Le Ministère marocain de l'Intérieur a déclaré qu'au vu de son caractère ethnocentrique, le Parti Démocratique Amazigh Marocain est illégal. Ce parti rétorque que l'obligation qui lui est faite de comparaître au tribunal ce mois s'inscrit dans le cadre de la politique d'arabisation visant à détruire l'identité amazighe.
Un parti politique amazigh marocain doit comparaître le 17 décembre
devant le tribunal, qui décidera de sa légitimité. S'appuyant sur la
loi marocaine qui interdit tout parti politique fondé sur des critères
ethniques ou linguistiques, le Ministère de l'Intérieur a publié un
communiqué le 25 novembre affirmant que le Parti Démocratique Amazigh
marocain (PDA) est illégal.
Affirmant que la culture amazighe est une composante essentielle de l'identité marocaine et est, de ce fait, la propriété de tous les Marocains, le ministère a déclaré qu'elle ne saurait être politisée d'une quelconque manière. L'autorité judiciaire du royaume a donc intenté une action devant le tribunal administratif de Rabat visant à rendre le PDA illégal.
Le secrétaire général du PDA, Ahmed Dgherni, a déclaré à Magharebia que la loi sur les partis favorisait la seule ethnie arabe.
Appelant à la défense de "la pluralité réelle, afin que l'ensemble des voix du pays puissent trouver une expression", M. Dgherni a déclaré: "Nous ne travaillons pas seulement dans le cadre de la culture amazighe, mais sur l'ensemble des composantes de l'identité marocaine."
Et d'ajouter: "Nous demandons la préservation de l'héritage de nos aïeux et des caractéristiques du patriotisme, ainsi que la suppression des conséquences de la politique d'arabisation, qui a détruit notre culture amazigh." Selon lui, il existe un mouvement politique visant à éradiquer l'identité amazighe.
Khalid Naciri, Ministre de la Communication et porte-parole du gouvernement, a rétorqué que le parti était en tout point en infraction avec la loi. "Les partis fondés sur des critères religieux ou ethniques sont légalement interdits, parce qu'ils constituent le point de départ de la sédition", a déclaré M. Naciri.
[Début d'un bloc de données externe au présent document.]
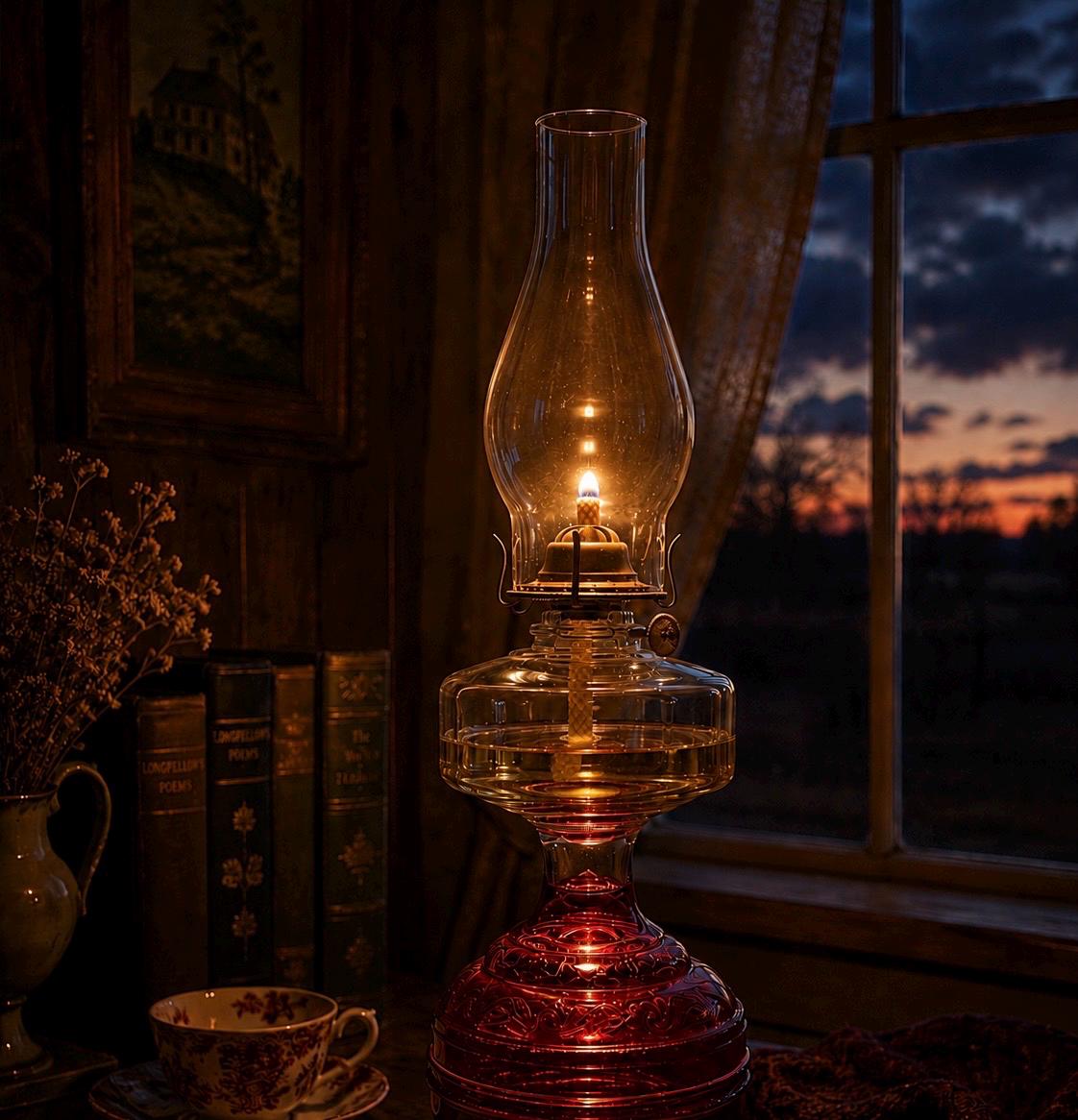 Eagle Oil Lamp - Etsy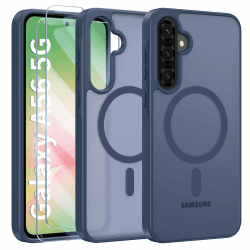 Samsung Galaxy A56 5G Hülle Kompatibel mit MagSafe - Stoßfest & Militärnorm Schutz 📱🛡️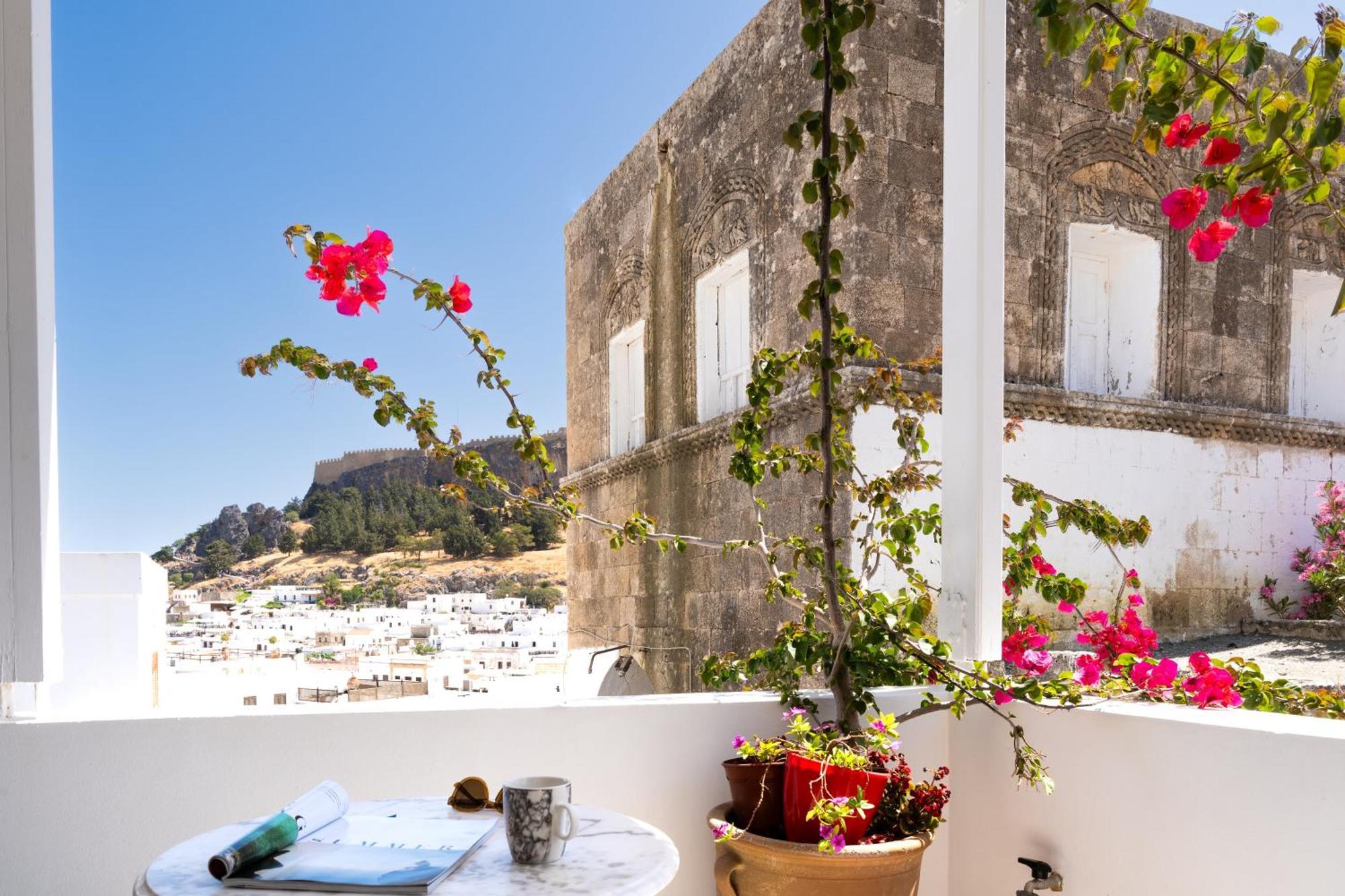 Villa Dafni - Lindos ภายนอก รูปภาพ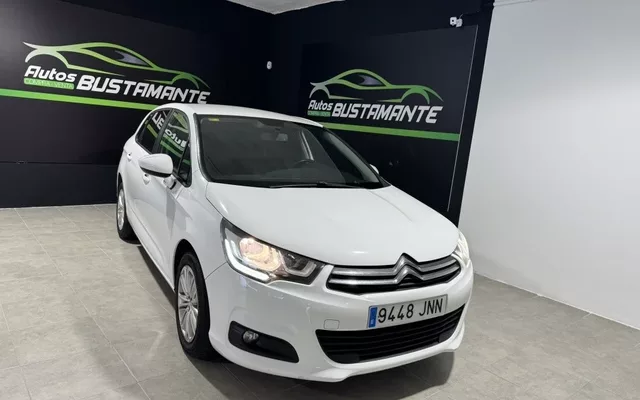 CITROEN C4 C4 1.6BlueHDI Live 100 - 8400€ en Santander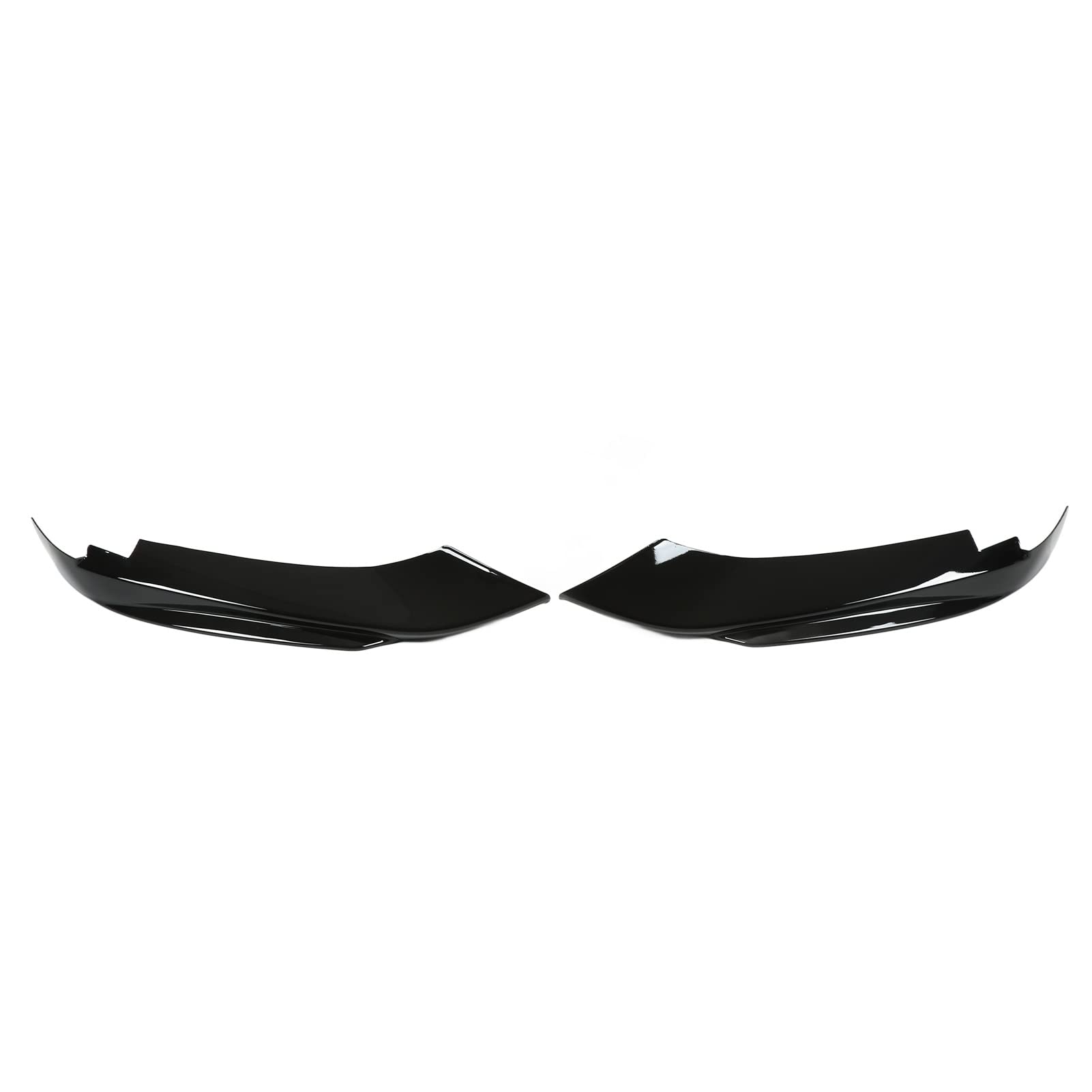 KIMISS Front Bumper Splitter, 2 Pcs Front Bumper Diffuser Glossy Black Left Right Lip Spoiler Splitter for 4 Series F32 F33 F36 M Sport 2014?2020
"Le Maroc, en tant que société civilisée et organisée qui tente de construire sa démocratie, laisse un espace à tous les partis et à toutes les expressions politiques sans exception, sauf pour ce qui touche à l'intégrité de son entité nationale. Le parlement a voté à l'unanimité une loi en ce sens. En conséquence, ce parti ne peut exister, parce qu'il contrevient à la loi."
M. Naciri a souligné que même avec trente-trois partis au Maroc, "aucun débat n'a été nécessaire sur leur droit à exister."
Toutefois, une organisation non gouvernementale marocaine considère cet appel à dissoudre le parti comme un usage excessif de la puissance publique et une violation flagrante des traités et conventions internationaux sur les Droits de l'Homme ratifiés par le Maroc. La Ligue Amazighe des Droits de l'Homme affirme que dissoudre ce parti créerait un déséquilibre dans la structure sociale du Maroc, affaiblirait les chances de pluralisme politique et culturel, et porterait atteinte au droit légitime des Marocains amazighs à voter pour les partis politiques et les organisations de leur choix.
La légitimité de l'action du gouvernement est un autre point de litige, alors que s'approche la date de l'audition. "L'action légale a été intentée au-delà de la période légale prescrite pour ce type d'affaire", affirme M. Dgherni.
Aux termes de la loi sur les partis, le délai de remise en cause de la légitimité des partis est de deux mois. Or, selon M. Dgherni, le Parti Démocratique Amazigh marocain a été fondé le 31 juillet 2005 et "a fait procéder à l'adaptation nécessaire de la nouvelle loi le 2 février 2007".